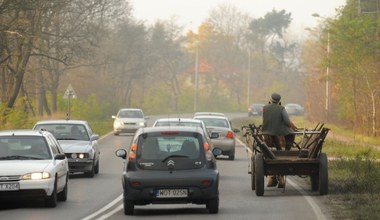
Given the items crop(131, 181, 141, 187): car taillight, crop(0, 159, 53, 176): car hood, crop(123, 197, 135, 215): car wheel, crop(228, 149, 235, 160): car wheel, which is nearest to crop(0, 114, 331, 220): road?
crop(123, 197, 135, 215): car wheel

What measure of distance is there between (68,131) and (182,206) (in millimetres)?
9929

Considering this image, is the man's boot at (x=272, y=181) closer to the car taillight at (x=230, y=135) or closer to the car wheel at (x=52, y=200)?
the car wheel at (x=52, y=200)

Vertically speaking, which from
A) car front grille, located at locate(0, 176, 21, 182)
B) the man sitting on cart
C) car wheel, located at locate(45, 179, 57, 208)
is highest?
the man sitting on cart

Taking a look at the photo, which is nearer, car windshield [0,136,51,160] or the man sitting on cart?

==

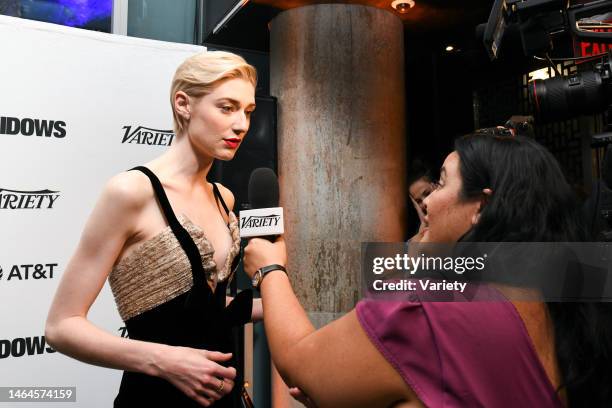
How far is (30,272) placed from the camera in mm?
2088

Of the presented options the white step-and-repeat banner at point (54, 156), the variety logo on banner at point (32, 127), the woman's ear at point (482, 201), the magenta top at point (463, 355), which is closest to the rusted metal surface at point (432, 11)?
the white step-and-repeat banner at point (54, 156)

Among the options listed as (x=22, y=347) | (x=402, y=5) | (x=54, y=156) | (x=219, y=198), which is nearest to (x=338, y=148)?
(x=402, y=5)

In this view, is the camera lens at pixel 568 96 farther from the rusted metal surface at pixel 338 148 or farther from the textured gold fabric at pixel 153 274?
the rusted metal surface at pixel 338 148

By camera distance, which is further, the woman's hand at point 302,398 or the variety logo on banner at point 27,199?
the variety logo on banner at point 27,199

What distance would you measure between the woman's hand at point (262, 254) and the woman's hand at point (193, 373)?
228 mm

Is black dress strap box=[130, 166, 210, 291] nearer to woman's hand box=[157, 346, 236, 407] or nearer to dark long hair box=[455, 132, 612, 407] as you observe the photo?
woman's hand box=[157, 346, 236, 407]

---

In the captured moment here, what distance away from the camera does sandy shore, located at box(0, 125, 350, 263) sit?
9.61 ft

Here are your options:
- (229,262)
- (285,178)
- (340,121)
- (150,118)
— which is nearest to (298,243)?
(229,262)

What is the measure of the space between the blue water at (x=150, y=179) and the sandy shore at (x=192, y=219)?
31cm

_What you are asked to do_. Please count the lines in the items above that contain the string "metal", matching letter case exactly, and reply with only that number.

_Solution to this task_. 3